In the material below, write out word for word every line from the one containing "Using the white" through the end of the material, including both of those lines.

# Start of THE INPUT

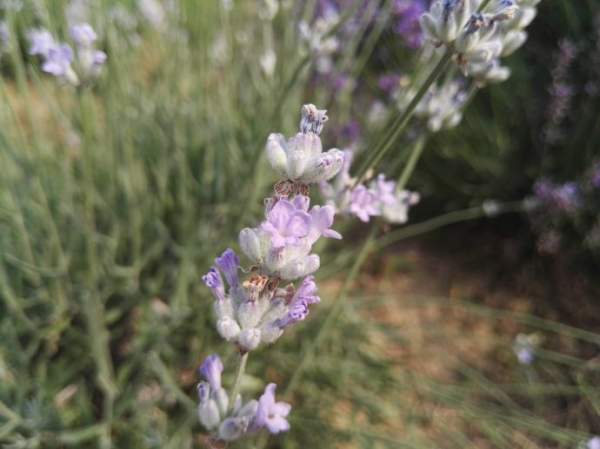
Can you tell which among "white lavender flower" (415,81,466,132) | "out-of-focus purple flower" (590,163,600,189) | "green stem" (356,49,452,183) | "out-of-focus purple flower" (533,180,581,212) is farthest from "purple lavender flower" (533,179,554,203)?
"green stem" (356,49,452,183)

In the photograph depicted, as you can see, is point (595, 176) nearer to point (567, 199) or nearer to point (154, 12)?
point (567, 199)

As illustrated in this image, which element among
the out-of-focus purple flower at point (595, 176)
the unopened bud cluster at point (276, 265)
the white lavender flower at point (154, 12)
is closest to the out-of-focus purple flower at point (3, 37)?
the white lavender flower at point (154, 12)

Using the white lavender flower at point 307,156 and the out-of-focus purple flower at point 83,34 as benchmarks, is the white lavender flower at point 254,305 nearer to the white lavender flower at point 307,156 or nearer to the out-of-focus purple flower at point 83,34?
the white lavender flower at point 307,156

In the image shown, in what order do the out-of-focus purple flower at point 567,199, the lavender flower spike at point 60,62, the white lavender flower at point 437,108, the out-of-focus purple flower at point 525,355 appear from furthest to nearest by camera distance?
the out-of-focus purple flower at point 567,199 → the out-of-focus purple flower at point 525,355 → the white lavender flower at point 437,108 → the lavender flower spike at point 60,62

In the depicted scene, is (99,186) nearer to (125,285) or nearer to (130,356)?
(125,285)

# End of THE INPUT

■ FINISHED EXERCISE:
Using the white lavender flower at point 307,156 and the out-of-focus purple flower at point 83,34 as benchmarks, is the white lavender flower at point 254,305 nearer to the white lavender flower at point 307,156 or nearer to the out-of-focus purple flower at point 83,34?
the white lavender flower at point 307,156

In the image shown, in what order do the out-of-focus purple flower at point 567,199, the lavender flower spike at point 60,62, the white lavender flower at point 437,108, the out-of-focus purple flower at point 525,355 appear from furthest to nearest by camera distance?
the out-of-focus purple flower at point 567,199 → the out-of-focus purple flower at point 525,355 → the white lavender flower at point 437,108 → the lavender flower spike at point 60,62

In the depicted scene, is (99,186) nearer to (125,285) or nearer to (130,356)?
(125,285)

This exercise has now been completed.